Le premier changement concerne la façon dont le succès de l’IA est évalué. Si un déploiement ne change pas la façon dont les décisions sont prises ou dont le travail s’écoule à travers les équipes, son impact restera limité, quelle que soit la largeur de son adoption. Mesurer le succès au niveau du flux de travail plutôt qu’au niveau de la tâche fournit un signal plus clair de l’endroit où l’IA livre réellement de la valeur.
Le deuxième changement concerne la façon dont l’investissement en sécurité est priorisé. Au lieu de distribuer des contrôles sur chaque outil expérimental, les organisations devraient concentrer la protection autour des systèmes qui influencent la planification, les opérations et la prise de décision. Ce sont les environnements où le risque et la valeur se croisent.
Le troisième changement est structurel. Les systèmes d’IA introduisent de nouvelles formes de propriété qui s’étendent au-delà des frontières traditionnelles des applications. Les modèles, les données de formation, les pipelines de données et les sorties générées par l’IA nécessitent tous une responsabilité claire. Sans une propriété définie, la gouvernance devient incohérente et les lacunes en matière de sécurité deviennent plus difficiles à identifier.
Ensemble, ces changements éloignent les organisations de la sécurisation de l’activité et les rapprochent de la sécurisation des résultats.
Construire des systèmes d’IA qui peuvent réellement évoluer
Les organisations qui alignent l’adoption de l’IA sur la conception au niveau du flux de travail gagnent un chemin plus clair vers la valeur et le contrôle.

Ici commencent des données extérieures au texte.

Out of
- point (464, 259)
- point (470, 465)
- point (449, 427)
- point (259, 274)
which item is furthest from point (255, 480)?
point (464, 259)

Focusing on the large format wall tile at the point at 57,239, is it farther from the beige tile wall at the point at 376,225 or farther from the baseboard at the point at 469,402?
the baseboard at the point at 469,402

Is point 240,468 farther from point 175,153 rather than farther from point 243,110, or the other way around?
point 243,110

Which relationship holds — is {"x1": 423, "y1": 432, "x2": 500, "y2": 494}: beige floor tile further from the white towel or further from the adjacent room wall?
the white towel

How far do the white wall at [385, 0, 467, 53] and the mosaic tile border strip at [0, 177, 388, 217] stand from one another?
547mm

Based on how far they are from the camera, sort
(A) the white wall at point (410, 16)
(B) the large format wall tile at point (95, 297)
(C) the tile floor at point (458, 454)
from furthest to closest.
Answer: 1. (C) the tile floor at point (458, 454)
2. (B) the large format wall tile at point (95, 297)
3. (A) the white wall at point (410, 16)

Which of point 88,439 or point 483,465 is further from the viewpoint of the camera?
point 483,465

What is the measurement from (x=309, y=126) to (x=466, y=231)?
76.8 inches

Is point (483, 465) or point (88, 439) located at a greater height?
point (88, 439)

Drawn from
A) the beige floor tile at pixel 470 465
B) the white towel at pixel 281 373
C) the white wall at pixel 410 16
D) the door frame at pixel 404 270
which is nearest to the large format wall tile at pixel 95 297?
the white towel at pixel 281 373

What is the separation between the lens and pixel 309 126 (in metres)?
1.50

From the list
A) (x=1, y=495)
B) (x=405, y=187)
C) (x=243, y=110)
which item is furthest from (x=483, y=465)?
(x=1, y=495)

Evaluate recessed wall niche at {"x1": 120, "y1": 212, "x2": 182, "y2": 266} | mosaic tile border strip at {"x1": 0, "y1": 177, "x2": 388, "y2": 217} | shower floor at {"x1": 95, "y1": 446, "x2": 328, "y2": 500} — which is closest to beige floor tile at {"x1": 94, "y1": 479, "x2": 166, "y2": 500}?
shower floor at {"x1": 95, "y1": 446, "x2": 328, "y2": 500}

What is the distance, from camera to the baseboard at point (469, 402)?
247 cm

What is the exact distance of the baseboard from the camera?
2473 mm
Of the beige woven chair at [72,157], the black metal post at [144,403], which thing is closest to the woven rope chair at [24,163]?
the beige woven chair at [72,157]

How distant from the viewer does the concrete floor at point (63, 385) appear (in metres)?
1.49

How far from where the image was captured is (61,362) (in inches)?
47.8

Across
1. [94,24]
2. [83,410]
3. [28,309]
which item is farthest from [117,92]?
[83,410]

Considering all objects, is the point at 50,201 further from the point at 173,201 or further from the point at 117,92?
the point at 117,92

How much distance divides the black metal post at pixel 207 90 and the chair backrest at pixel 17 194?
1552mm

Les ressources de sécurité deviennent plus efficaces lorsqu’elles sont concentrées sur les systèmes qui comptent le plus plutôt que de être réparties sur des expérimentations non connectées. La direction gagne une meilleure visibilité sur la façon dont les investissements dans l’IA se traduisent par un impact opérationnel. Au fil du temps, les programmes d’IA deviennent plus durables parce qu’ils sont construits sur des systèmes structurés plutôt que sur des outils accumulés.
Les investissements dans l’IA ne ralentissent pas. Les dépenses de sécurité continueront d’augmenter aux côtés. La différence reposera sur la façon dont ces investissements sont appliqués.
Les organisations qui continuent à évoluer l’IA au niveau de la tâche se retrouveront à sécuriser une surface de plus en plus grande d’outils non connectés. Celles qui conçoivent l’IA au niveau du flux de travail seront en train de sécuriser des systèmes qui sont réellement dignes d’être protégés.